Twelve years ago, then-Gov. George Pataki said, “We are looking at the possibility of completely replacing the Tappan Zee . . . because it is so old.” A columnist for the local Hudson Valley paper figured it would take at least three years; The New York Times gave it 10.

Yet now, three governors later, the Thruway is only in the early stages of its environmental review. Even if all goes well, the state doesn’t expect to break ground on the bridge until 2015, meaning that Gov. Cuomo wouldn’t be driving the first car over the bridge even in a second term.

It’s tempting to blame the enviro rules. But the fact is that when New York wants to do something, it doesn’t worry about the legal niceties.
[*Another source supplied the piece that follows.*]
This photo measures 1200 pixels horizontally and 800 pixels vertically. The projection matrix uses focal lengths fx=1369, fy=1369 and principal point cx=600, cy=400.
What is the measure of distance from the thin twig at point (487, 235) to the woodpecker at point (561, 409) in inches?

It took little more than a year to secure environmental approval to extend the No. 7 line to the Far West Side of Manhattan, a project that Mayor Bloomberg threw his political weight — and the city’s money — behind.

Cuomo could keep costs down, too, by insisting that private-sector construction unions, if they want these jobs, sign agreements that wring more work out of them — changing rules that require two people to do the work that one person can safely do.

“We’re broke” has been the excuse for a while. But New York can afford a new Tappan Zee — we’re the fourth-richest state. Our tax burden is the nation’s third-highest. The state will spend $93 billion this year, not counting federal resources.

But New York spends this cash on other stuff. Of that $93 billion, $19.5 billion will go to schools, $17.3 billion for Medicaid and $6.2 billion for public-employee benefits. Transportation infrastructure will get $2.8 billion (for a total of $3.6 billion, with federal grants).

Cuomo should hammer this point home: Money that we spend on the past — including pension and health benefits for people who still can retire in their 50s — is money that we can’t spend on the future.

And if Cuomo asked voters to hold him accountable for big progress on the Tappan Zee before two terms are up, he’d demonstrate more leadership than his colleague across the Hudson.

Last year, New Jersey Gov. Chris Christie killed another important Hudson-crossing project, a rail tunnel to ease similarly clogged underground arteries, because he thought it was just too hard to keep costs and schedules under control.

Saying “no” to the infrastructure that helps us keep our future should not be an option.

Adapted from the Spring issue of the Manhattan Institute’s City Journal.